Aug 24, 2021
As I listen to the podcast I recorded with Khyati, I immediately get transported back to those last days in London before my big move. Khyati is an energetic inspiring woman, committed to changing what she sees wrong and going through the challenges life throws at her. Khyati is the CEO of Applied, after having founded (and closed) her own start-up Fosho post her Corporate Finance life.
One day, Khyati looked around and found out she was not finding a path ahead in Investment Banking. Thinking about the future, she realized those 4-walls did not bear her dreams. As a reflective and impatient person, she believes she jumps into things before she is even ready. So when she left, she did not know exactly what she was going to do.
"Ideas are a dime a dozen"
After 2 years back to school she tried different ideas, put some through incubators, passed her ideas through people on the street and really went on an immersive experience. She ended up creating Fosho, an AI-based, machine-learning platform for sustainable supply chains. But it was too early, and after initial traction, the company did not scale.

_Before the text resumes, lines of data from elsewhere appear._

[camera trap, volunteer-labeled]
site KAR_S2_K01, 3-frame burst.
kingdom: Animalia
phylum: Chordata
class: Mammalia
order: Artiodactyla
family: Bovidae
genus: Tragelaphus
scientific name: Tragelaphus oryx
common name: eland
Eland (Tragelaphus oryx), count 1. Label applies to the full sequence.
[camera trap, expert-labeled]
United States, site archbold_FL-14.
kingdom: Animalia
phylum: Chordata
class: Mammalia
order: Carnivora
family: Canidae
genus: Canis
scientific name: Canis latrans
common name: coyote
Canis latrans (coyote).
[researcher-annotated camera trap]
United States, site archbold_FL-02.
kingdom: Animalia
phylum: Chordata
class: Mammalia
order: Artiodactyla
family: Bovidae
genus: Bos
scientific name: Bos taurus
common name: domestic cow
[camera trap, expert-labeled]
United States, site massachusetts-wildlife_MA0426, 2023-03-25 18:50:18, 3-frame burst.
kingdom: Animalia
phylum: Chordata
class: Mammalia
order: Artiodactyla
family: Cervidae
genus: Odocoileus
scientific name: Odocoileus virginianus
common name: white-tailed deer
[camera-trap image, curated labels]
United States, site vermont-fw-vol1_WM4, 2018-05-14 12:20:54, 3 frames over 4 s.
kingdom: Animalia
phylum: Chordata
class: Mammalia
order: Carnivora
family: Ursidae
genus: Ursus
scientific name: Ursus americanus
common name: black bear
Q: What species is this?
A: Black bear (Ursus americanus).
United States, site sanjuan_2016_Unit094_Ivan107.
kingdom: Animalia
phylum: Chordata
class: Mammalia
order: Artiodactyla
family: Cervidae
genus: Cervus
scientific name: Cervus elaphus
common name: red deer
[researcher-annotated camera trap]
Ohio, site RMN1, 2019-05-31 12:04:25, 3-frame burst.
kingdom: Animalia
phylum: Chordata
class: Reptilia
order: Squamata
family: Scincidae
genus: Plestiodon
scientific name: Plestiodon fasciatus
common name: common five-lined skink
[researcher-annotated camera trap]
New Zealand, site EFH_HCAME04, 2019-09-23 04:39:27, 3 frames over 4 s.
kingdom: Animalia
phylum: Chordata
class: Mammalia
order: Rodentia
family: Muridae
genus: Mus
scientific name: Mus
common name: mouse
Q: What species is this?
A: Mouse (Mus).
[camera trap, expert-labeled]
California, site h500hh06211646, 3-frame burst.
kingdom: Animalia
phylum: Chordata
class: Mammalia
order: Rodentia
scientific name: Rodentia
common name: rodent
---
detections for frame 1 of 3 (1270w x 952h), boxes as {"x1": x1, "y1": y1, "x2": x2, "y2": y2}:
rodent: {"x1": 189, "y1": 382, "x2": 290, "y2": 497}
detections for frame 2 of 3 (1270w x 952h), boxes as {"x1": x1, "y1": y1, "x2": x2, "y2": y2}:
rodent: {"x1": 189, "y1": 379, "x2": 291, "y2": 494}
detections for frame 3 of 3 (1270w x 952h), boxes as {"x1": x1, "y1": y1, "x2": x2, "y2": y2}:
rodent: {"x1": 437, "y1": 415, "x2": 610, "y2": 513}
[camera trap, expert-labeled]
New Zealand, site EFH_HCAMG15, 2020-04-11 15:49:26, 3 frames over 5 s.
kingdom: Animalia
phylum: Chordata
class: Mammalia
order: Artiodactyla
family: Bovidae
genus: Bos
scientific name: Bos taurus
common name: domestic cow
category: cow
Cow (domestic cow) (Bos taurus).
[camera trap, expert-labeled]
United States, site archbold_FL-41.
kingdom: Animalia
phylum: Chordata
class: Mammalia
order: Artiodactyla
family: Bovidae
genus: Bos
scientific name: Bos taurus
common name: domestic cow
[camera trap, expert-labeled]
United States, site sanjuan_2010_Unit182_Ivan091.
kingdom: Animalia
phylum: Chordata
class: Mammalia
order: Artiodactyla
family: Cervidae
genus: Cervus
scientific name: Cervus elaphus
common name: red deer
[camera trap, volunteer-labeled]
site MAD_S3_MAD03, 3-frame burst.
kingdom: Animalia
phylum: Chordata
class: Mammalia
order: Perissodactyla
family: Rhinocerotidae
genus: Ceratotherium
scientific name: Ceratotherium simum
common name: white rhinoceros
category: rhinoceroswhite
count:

After Fosho, Khyati went through an inflection point as she looked to go back to the market. She had decided not to go to big corporate, but she also did not have any other ideas to get started. When she started applying for jobs, it was devastating. Khyati estimates she must have applied for more than 200 jobs. As she spent hours working on her CV and cover letter she got told (when she got an answer):
"You didn't fit"
This message kept getting repeated back to her. And that is when Khyati realized that the recruitment market was broken. It was surprising, but also heart-breaking. Unfortunately, Khyati's story is not unique.
This experience defined her journey in finding a company that would value her skills and the things that really matter on the job. She joined to run product and after a year became the CEO of the company. If you were wondering what company hired her on the basis of skills? Applied is an end-to-end hiring platform that uses 50 years of research about hiring, evidence-based information rather than proxies.
Applied provides a better structure for decision making and has had so far over 350 thousand applications in their platform. The company tests exclusively on skills and have built a unique database that is de-biased. How? The candidate receives a questionnaire rather than sending in their resume. And the outcomes are anonymised and randomised in multiple ways to ensure there are no flawed signals in the process and to avoid drawing any inferences about the candidate - you can only focus on skills.
Can you see how I could go on talking about this company for hours?
Khyati became the CEO of Applied a month before the pandemic hit. And what was her first job? To close a fundraise. She barely remembers that first month of Covid-19 as she was so absorbed in ensuring the company had enough money.
After the close, she was shocked about how the business was getting hit and losing customers. They took a bet that hiring would normalize but imagined it would take at least 18 months. As such, they went into a cash conservation strategy, most unusual after closing a fundraising round. It worked out and the company became self-sustainable during that time and is now ready to invest as recruitment has re-opened.
Khyati was in London for lockdown and that was a difficult time. I was impressed to find out that she replaced her commute time with meditation time, rather than just working more, as many of the women I interviewed or encountered (self-included). During the times at home, (other than her family) she missed her gym and the routine it gave her. She worked out new routines into her day to help her with it.
Whilst the pandemic brought a lot of loneliness, it also allowed her to go on a personal journey which included more meditation and long walks to give her more grounding. She hopes to keep that in a post-pandemic environment. One of the tools she used to help her keep going with her exercise and self-care was an accountability buddy, which ensured she would not back out of it on the harder days. The part she could not manage as well was dealing with the distance from family, despite all the virtual encounters. Travel is the only solution!
As we finished and I thought I had so much out of the podcast, Khyati hit me with a quote that I seem to forget often (as she does). Be as water. After this amazing story, there was no better title for the podcast.